J'avais rencontré Alain Robbe-Grillet à Bourges en 2004 (c'était le 18 novembre), il passait deux jours dans la capitale du Berry, invité pour les rencontres de la Fédération nationale des maisons d'écrivains. Déjeuner avec quelques participants et le maître, conversation entre une conférence et un verre de vin... Et ces notes prises...

Le pape du nouveau roman. « Il ne peut pas y avoir de pape puisqu’il n’y a pas d’église. André Breton a été le pape du surréalisme. Il excluait, il sanctionnait… Je me souviens d’une époque où on considérait que le seul roman possible était le roman de type balzacien. Je n’étais pas le pape. J’ai été volontiers le commis voyageur du nouveau roman. L’œuvre des écrivains qui s’y rattachent ne ressemble pas à Eugénie Grandet. Nous étions célèbres, mais sans lecteurs. On disait qu’on était illisible ! »
Je me souviens d'une maison d'écrivain à Palma de Majorque. C'était alors une petite ville charmante. Au-dessus de la ville il y avait la maison de Camilo José Cela (*). Je vais le voir. Dans le jardin toutes les allées portaient un nom de rue à son nom. Chaque fois que dans une ville on donnait son nom à une rue, on lui adressait un exemplaire de la plaque ! Il s'empressait de la poser sur un piquet pour ainsi baptiser les allées du jardin ! Et sa maison, il la faisait visiter par son fils. Et dans chaque pièce il y avait quelques feuillets, et le fils disait: l'écrivain a écrit tel livre ici. Dans la pièce suivante il y avait quelques autres feuillets et le fils poursuivait: l'écrivain a écrit tel livre ici. Et ainsi de suite dans chacune des pièces. C'était d'un grotesque absolu ! La visite s'est achevée par la cave. Il avait une immense cave à vin avec des milliers de bouteilles vidées, signées par les gens avec lesquels il avait bu chacune des bouteilles. Il m'a ressortit une bouteille que j'avais bue avec lui, là, il y avait trente ans, et que j'avais signée. Et nous avons bu une nouvelle bouteille que j'ai à nouveau signée... Alors, est-ce que cette cave de bouteilles vides ça fait lire des livres ? Mais si la maison n'est pas habitée, ça fait un peu fossile. Et il y a des maisons qui ont tellement de succès qu'on a dû les modifier pour faciliter le passage des visiteurs, l'accueil,etc.>
(*) Camilo José Cela, écrivain espagnol galicien (1916), écrivain réaliste, conteur, prosateur.
Les maisons de Robbe-Grillet. « Il y a deux maisons auxquelles j’ai attaché une importance extrême.

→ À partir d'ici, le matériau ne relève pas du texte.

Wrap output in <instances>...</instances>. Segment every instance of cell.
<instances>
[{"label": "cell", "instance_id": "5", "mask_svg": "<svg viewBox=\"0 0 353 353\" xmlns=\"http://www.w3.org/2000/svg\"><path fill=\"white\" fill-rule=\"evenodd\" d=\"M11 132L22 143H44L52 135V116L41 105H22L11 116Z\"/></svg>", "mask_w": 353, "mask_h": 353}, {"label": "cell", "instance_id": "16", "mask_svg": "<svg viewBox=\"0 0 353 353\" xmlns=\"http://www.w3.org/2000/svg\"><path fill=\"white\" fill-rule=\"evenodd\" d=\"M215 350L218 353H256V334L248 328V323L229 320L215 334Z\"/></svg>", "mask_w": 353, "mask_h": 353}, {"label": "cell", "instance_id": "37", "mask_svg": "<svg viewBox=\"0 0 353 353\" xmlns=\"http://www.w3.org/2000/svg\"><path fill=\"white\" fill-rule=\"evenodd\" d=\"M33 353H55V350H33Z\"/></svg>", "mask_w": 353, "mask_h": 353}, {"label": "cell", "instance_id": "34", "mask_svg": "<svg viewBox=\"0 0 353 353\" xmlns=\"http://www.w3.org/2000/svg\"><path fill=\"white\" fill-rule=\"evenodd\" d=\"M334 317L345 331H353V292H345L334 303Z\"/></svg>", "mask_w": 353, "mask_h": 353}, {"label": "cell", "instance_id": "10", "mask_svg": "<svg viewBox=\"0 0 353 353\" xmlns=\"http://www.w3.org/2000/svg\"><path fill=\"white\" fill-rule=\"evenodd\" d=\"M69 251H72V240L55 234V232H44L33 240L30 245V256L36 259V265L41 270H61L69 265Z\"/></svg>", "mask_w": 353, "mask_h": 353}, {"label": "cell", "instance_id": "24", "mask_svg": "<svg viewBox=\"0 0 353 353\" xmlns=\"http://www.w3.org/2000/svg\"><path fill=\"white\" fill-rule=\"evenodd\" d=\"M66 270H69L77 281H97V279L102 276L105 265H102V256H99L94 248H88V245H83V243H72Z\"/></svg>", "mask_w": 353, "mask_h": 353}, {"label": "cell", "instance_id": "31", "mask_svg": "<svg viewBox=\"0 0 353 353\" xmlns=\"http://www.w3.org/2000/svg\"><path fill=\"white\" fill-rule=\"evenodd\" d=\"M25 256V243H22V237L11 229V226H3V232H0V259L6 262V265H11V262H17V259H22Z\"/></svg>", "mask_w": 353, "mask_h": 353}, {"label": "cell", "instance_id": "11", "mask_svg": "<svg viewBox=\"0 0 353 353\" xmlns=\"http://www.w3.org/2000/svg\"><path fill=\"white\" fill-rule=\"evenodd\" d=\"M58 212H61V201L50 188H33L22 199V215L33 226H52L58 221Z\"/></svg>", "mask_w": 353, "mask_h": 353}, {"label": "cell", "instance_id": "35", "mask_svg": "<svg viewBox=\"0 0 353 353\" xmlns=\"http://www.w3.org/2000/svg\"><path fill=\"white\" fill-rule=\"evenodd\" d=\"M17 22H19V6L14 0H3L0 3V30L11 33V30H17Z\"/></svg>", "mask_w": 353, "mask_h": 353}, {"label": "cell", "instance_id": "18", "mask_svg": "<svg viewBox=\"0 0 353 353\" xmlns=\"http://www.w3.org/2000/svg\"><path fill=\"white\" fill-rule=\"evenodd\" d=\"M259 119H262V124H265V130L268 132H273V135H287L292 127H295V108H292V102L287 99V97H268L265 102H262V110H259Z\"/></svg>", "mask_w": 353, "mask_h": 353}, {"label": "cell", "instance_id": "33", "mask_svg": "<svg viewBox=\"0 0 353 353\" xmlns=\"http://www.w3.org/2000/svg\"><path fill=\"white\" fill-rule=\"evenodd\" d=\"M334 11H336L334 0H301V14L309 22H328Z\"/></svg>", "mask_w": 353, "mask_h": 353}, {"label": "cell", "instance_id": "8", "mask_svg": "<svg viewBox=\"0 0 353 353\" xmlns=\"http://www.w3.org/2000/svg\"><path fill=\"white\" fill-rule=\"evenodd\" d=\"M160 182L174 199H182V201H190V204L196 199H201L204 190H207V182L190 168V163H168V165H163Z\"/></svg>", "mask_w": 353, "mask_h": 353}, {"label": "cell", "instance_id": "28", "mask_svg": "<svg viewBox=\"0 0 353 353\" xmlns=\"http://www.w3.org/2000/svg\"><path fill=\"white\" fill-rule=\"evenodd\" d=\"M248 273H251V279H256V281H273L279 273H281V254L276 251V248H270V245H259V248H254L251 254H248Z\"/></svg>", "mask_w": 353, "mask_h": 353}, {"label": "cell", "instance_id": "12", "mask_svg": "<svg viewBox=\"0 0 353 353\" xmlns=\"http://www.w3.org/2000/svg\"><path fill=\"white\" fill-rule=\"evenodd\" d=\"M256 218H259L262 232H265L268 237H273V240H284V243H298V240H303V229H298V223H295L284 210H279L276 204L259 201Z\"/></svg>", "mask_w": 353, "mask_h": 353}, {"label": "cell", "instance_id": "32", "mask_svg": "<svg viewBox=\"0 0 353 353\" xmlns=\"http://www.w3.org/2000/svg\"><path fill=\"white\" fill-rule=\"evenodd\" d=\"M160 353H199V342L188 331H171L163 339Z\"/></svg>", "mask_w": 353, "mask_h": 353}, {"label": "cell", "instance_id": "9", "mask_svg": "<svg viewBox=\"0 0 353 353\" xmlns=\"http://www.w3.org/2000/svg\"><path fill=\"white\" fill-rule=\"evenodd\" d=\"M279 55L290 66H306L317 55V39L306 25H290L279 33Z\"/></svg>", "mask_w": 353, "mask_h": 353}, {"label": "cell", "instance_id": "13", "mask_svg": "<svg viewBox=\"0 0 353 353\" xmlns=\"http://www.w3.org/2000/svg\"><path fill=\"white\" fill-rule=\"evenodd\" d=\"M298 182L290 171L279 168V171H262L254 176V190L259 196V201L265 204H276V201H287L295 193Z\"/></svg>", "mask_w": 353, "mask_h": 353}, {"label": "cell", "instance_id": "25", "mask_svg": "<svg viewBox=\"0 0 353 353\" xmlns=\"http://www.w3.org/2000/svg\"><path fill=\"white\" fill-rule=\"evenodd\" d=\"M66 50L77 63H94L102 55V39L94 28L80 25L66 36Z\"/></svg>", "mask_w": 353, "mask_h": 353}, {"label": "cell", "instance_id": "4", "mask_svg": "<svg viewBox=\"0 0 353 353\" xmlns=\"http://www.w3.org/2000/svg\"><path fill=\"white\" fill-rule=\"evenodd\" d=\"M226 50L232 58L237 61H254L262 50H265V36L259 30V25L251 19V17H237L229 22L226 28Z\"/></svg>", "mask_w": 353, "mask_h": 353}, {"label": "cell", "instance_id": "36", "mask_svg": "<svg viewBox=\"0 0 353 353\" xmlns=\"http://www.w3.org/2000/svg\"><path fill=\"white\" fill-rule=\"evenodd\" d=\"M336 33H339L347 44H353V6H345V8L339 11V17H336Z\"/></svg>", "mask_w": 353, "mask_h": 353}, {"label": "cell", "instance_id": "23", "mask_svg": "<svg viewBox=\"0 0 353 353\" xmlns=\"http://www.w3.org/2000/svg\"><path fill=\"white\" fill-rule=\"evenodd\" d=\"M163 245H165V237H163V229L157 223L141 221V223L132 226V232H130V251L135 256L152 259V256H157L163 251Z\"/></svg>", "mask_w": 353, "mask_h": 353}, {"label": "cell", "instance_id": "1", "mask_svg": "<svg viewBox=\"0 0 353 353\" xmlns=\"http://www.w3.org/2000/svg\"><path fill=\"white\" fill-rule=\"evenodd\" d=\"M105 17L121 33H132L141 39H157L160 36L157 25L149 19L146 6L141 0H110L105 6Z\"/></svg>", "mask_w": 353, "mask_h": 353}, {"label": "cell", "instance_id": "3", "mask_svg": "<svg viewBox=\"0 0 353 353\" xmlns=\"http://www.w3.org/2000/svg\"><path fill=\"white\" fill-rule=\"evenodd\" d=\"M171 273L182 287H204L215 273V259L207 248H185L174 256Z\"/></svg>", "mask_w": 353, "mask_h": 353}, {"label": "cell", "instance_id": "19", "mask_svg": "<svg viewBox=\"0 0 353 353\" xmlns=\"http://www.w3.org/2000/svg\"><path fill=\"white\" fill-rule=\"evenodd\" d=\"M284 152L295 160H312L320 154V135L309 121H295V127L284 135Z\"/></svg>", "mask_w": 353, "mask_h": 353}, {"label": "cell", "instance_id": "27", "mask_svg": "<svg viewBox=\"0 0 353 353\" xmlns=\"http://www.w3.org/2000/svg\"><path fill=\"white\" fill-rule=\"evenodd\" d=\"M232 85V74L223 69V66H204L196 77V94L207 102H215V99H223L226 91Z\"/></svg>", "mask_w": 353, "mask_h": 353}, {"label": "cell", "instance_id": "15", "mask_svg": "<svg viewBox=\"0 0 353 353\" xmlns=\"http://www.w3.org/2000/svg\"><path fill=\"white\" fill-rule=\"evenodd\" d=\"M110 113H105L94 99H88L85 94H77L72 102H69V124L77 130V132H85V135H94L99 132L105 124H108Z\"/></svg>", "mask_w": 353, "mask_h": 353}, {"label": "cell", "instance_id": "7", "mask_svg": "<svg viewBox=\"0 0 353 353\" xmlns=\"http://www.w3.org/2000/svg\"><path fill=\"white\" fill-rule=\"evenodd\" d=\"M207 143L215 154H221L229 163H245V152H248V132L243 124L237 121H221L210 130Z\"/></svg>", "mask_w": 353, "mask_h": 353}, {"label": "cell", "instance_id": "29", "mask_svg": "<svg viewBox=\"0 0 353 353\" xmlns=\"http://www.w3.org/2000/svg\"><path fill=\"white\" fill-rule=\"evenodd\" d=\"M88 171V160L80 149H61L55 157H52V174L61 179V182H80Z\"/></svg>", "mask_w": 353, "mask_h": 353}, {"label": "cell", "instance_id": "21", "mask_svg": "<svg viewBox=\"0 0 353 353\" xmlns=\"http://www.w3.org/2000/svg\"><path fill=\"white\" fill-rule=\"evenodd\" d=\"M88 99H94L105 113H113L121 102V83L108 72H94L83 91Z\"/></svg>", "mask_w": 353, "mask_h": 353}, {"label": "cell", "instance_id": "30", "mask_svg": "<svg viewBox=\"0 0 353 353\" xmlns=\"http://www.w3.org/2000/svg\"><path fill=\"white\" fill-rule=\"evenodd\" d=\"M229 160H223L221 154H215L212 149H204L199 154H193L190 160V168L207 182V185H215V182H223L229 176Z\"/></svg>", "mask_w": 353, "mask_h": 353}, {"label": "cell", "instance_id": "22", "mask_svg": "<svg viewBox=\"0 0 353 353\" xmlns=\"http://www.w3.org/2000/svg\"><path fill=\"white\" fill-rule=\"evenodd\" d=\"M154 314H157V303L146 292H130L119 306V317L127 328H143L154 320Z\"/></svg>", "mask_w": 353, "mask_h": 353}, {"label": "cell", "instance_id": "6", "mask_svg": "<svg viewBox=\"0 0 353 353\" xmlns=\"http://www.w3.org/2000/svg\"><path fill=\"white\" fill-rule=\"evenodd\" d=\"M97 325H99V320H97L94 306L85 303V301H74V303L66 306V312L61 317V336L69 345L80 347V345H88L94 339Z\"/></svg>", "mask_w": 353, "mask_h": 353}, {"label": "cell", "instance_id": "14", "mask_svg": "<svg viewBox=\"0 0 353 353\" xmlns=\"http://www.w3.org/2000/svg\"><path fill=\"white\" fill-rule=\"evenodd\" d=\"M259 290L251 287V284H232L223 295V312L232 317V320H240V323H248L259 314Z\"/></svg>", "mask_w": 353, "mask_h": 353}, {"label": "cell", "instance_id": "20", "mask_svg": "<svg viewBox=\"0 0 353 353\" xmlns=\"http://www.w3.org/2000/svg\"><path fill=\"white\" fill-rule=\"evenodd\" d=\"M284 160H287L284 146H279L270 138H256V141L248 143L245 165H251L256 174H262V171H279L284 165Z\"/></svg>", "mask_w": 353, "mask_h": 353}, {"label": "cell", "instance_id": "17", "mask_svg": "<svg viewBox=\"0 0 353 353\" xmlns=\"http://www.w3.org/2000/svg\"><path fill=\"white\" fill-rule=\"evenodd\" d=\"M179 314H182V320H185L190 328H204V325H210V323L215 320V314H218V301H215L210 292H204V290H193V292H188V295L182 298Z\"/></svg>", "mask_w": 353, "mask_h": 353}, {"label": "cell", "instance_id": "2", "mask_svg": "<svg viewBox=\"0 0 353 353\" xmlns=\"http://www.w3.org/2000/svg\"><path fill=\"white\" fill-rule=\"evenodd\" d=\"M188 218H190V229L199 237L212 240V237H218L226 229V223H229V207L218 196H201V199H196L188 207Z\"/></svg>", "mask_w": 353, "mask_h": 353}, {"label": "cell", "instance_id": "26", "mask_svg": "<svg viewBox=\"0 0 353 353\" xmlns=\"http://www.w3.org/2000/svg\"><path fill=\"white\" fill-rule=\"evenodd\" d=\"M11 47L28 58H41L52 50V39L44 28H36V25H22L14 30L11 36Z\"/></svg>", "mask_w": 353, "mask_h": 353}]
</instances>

Ma maison natale à Brest, rasée par les américains et reconstruite par ma mère. Elle a conservé l’escalier en bois de la maison détruite. L’escalier avait subsisté. Et il y a la deuxième maison, aux Ménil-aux-Grains, acquise en 1963. Je voulais un château… On voulait vivre à la campagne. Ma femme a dit oui, mais pas dans une fermette, dans un château. Un jour on a eu le coup de foudre pour un petit château Louis XIV avec son parc. C’est mon éditeur, Mathieux Lindon, qui m’a acheté cette maison. Il s’est remboursé avec mes livres. Mais à l’époque où il a payé le château, je ne vendais rien ! Mes droits d’auteur m’ont ensuite permis de rétablir ce lieu, de le restaurer. Peu à peu tout l’argent que j’ai gagné a été englouti dans cette maison. Et en plus je l’ai introduite dans quelques travaux littéraires.
L'homme avait été drôle, joyeux compagnon, passionnant, il s'était prêté au jeu de la conversation avec les participants à ces journées et avec quelques journalistes dont votre serviteur. Lorsqu'il avait cherché un lavabo dans le Museum d'Histoire naturelle où se déroulait les rencontres, il était tombé nez-à-nez dans le hall avec un élan naturalisé. <<Salut toi ! Moi aussi je suis un dinosaure !>> avait-il lancé en caressant la bête. Après le travail, le soir, dans les rues de Bourges, il avait entraîné quelques hôtes dans quelques bistrots... Il voulait déguster les vins du Berry. Ce qui fut fait et... bien fait. Mais nous n'avons alors pas pris de notes.